[Opening TEXT PASSAGE section]
# Total loss almonds



## Gazelle (May 17, 2015)

Heard today of a orchard in orland is a total loss. I’m not sure what frost prevention tactics he had in place. Tragic....


----------



## MTN-Bees (Jan 27, 2014)

Went right to winter as the bloom got going. Might be a bad year for the almond growers.


----------



## RangerLee (Apr 26, 2015)

Have 2 nights in the high 20s... tonight is going to be the 3rd night and coldest. Also causing havoc on brood.....


----------



## liljake83 (Jul 2, 2013)

The orchards I'm in are all in Durham the week before the freeze most trees were at peak bloom or very close to peak the bees definitely got time to pollinate as long as the freeze protection was adequate things should be ok the grower says


----------



## HarryVanderpool (Apr 11, 2005)

The word I am getting is that it is too early to know.
There are two things that the growers know for certain:

If the premium for crop insurance always seemed like a waste of money; it doesn't now.

If the grower has crop insurance in place this year, they may just receive a large sum of money for the first time on their claim.


----------



## Ian (Jan 16, 2003)

Do beekeepers get paid going in or going out?


----------



## liljake83 (Jul 2, 2013)

Usually both half when delivered half when removed but there are all kinda deals out there


----------



## JRG13 (May 11, 2012)

Co-worker said they got some snow in Arbuckle yesterday...


----------



## Gazelle (May 17, 2015)

That’s crazy. I’ve got hives in an orchard with sprinklers. His trees look fine. On another orchard, no frost protection, all the white petals are brown.


----------



## loggermike (Jul 23, 2000)

Still lots of viable bloom, looks like much was saved by the sprinklers. Some orchards are showing more leaves than bloom.Another week maybe.
[Closing TEXT PASSAGE section]
## WORK TO BE COMPLETED
Reproduce everything in the almond freeze thread from "The orchards I'm" down to "(Apr 11, 2005)". The material that comes after this has no connection to the thread on the almond freeze.
[Opening DATA SHOWN section]
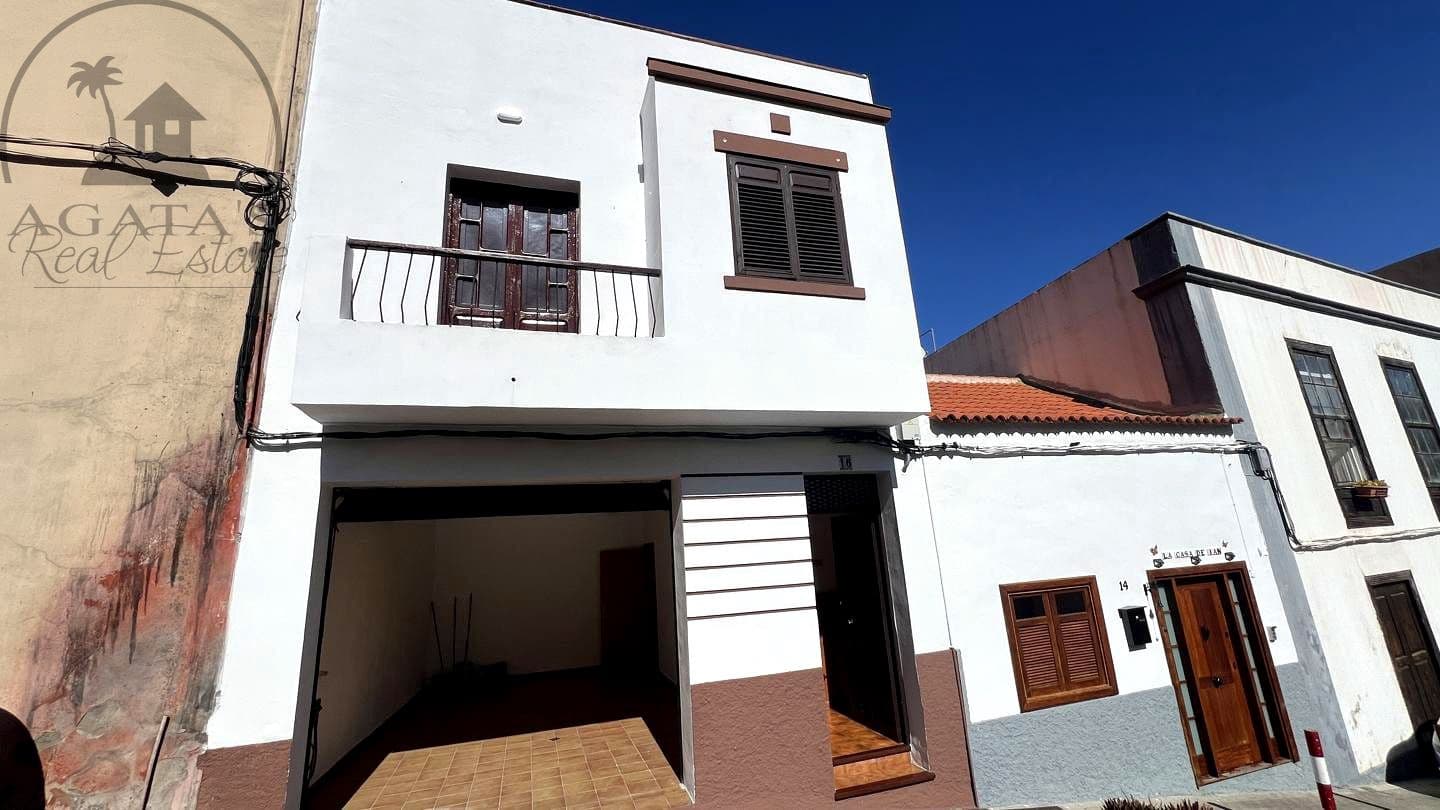 4 slaapkamer Villa te koop in Icod de los Vinos met garage - € 240.000 (Ref: 9498026)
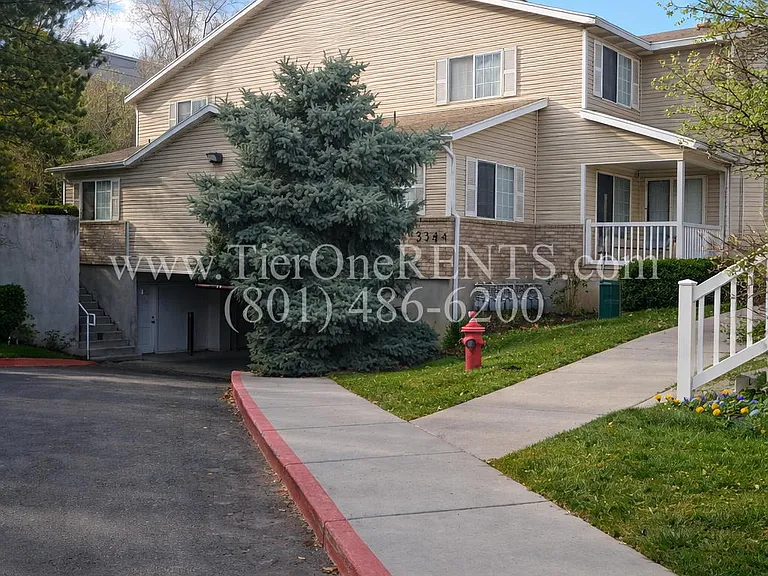 5344 S 3600 W #16 — Photo 3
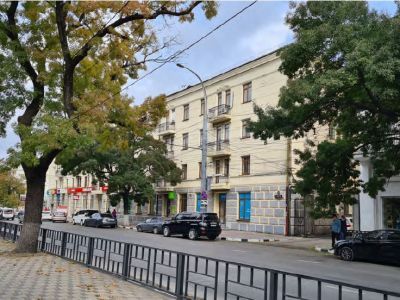 Гостиница "Черноморская" с встроенным кинотеатром "Москва"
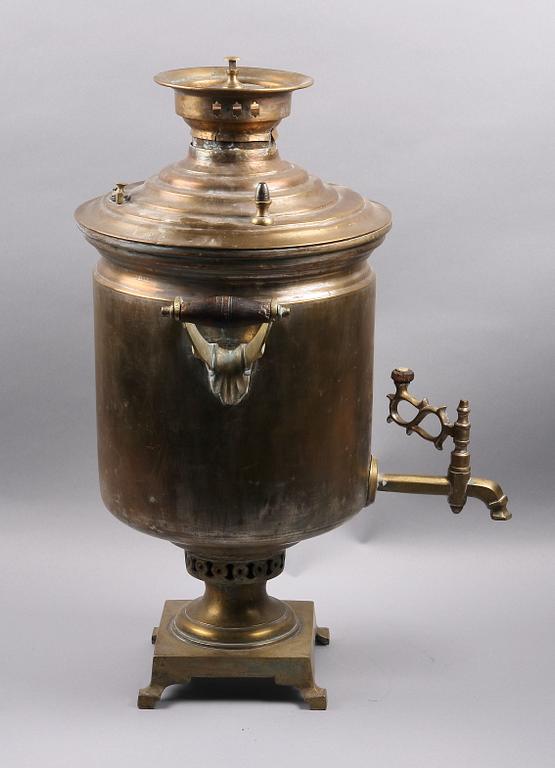 SAMOVAR, mässing, troligen Ryssland. Sekelskiftet 1800/1900.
[Closing DATA SHOWN section]
## TASK ANSWER
The orchards I'm in are all in Durham the week before the freeze most trees were at peak bloom or very close to peak the bees definitely got time to pollinate as long as the freeze protection was adequate things should be ok the grower says


----------



## HarryVanderpool (Apr 11, 2005)